ABOUT THIS TASK: Exact retyping of the data: please keep every word and drop each picture.

EXERCISE DATA:
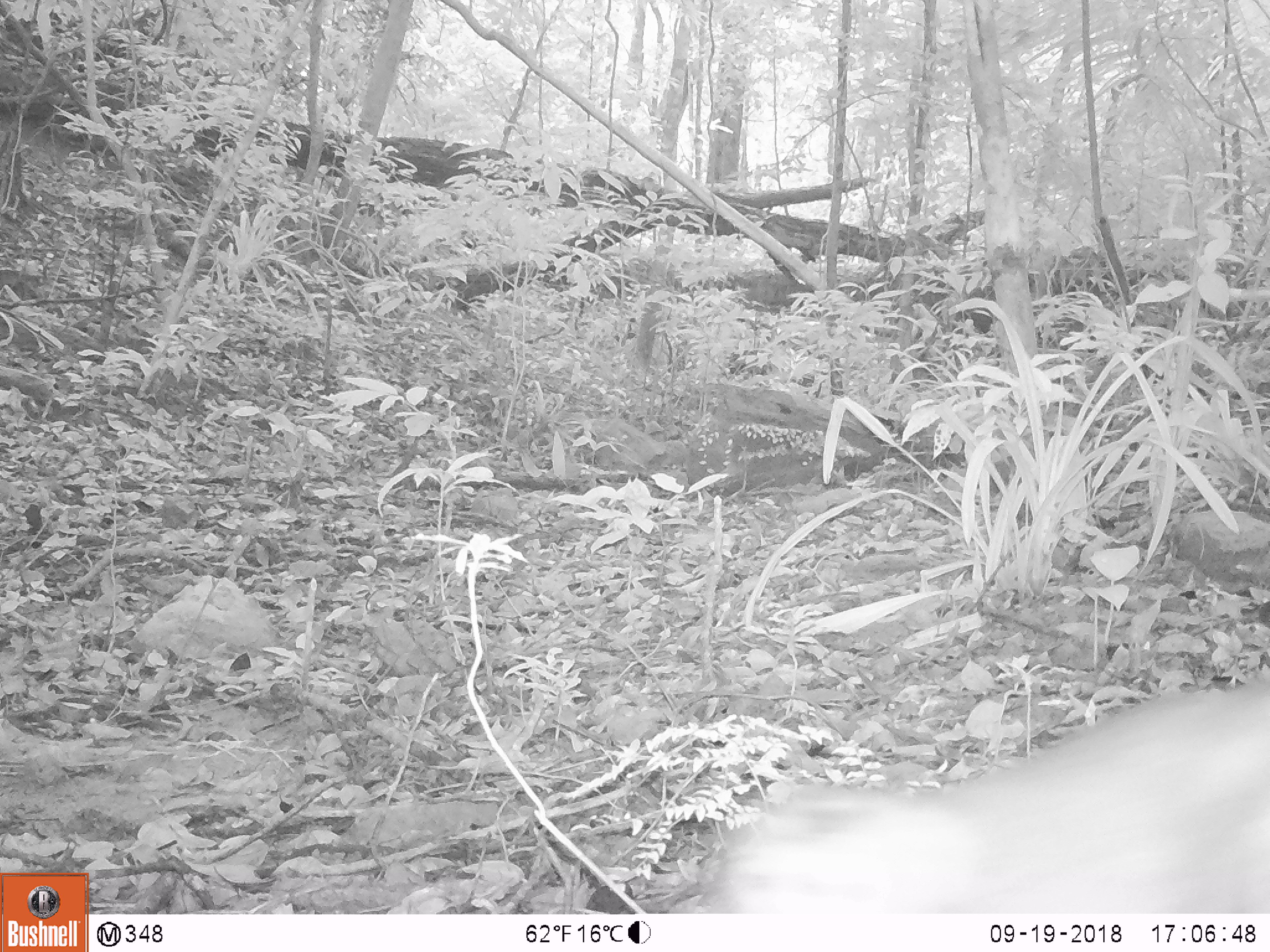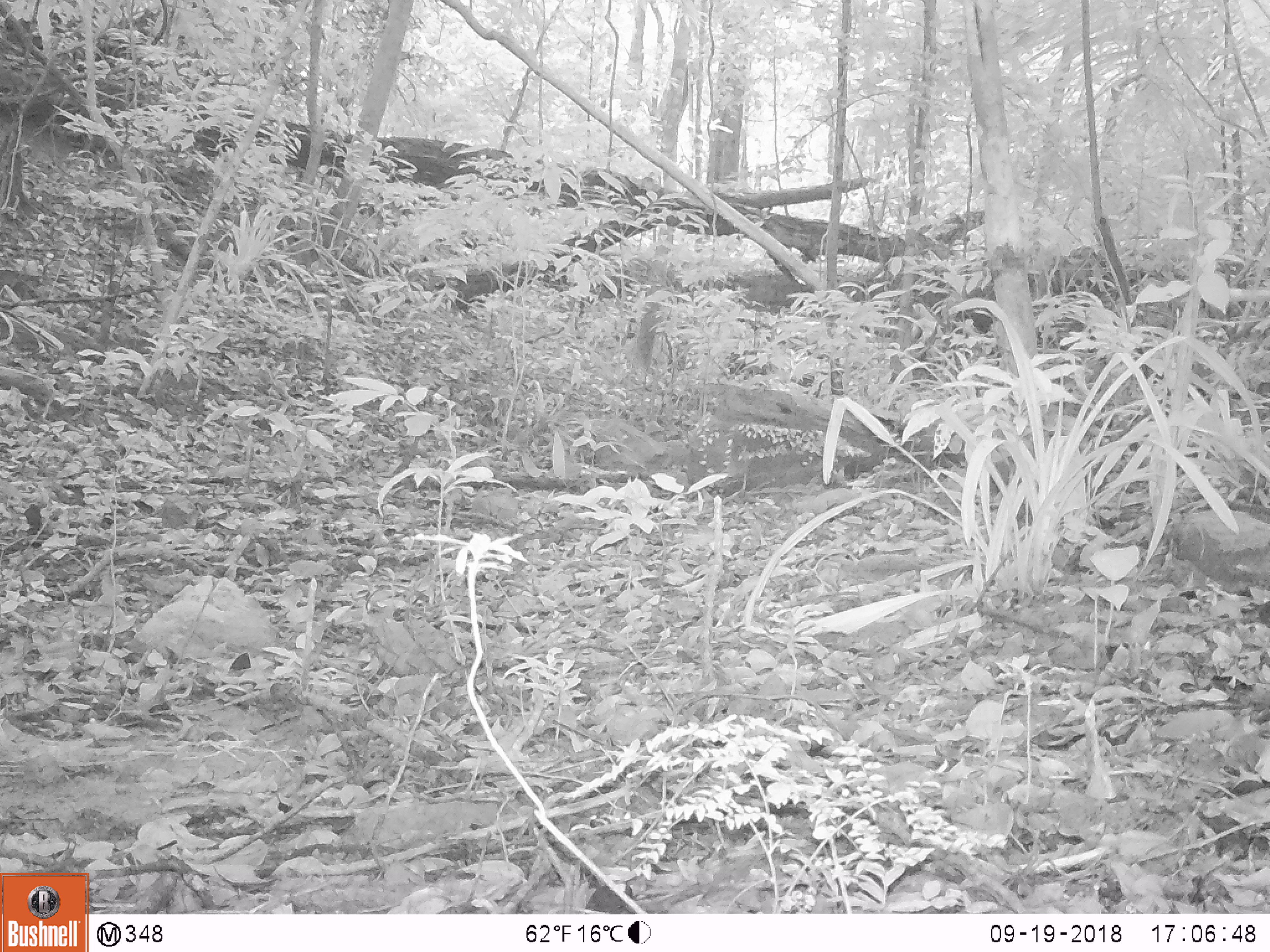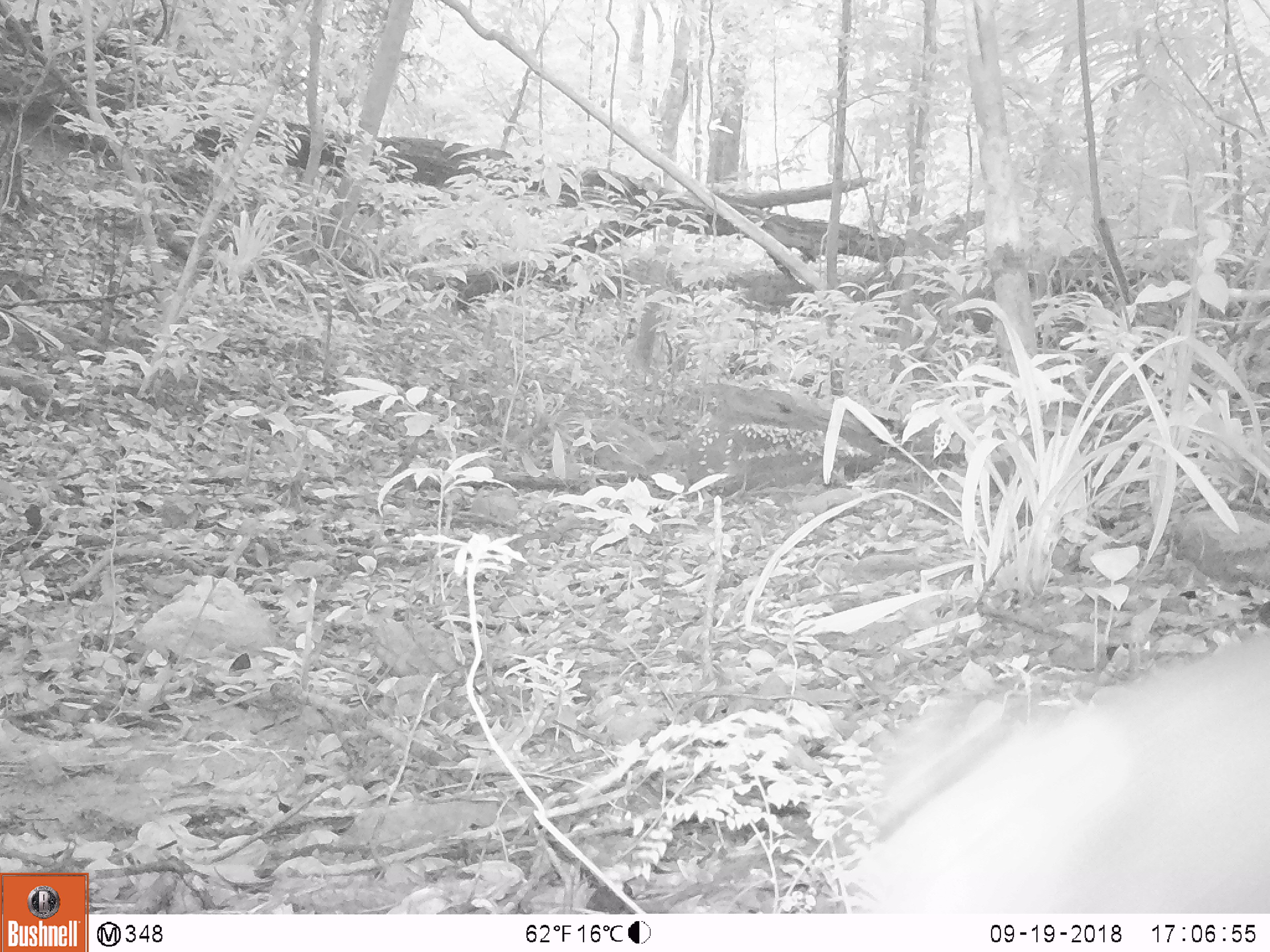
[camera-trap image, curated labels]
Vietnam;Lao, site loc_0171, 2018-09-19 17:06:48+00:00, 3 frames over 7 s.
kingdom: Animalia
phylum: Chordata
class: Mammalia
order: Primates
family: Cercopithecidae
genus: Macaca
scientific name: Macaca nemestrina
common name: pig-tailed macaque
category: pig tailed macaque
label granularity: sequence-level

WRITTEN ANSWER:
[camera-trap image, curated labels]
Vietnam;Lao, site loc_0171, 2018-09-19 17:06:48+00:00, 3 frames over 7 s.
kingdom: Animalia
phylum: Chordata
class: Mammalia
order: Primates
family: Cercopithecidae
genus: Macaca
scientific name: Macaca nemestrina
common name: pig-tailed macaque
category: pig tailed macaque
label granularity: sequence-level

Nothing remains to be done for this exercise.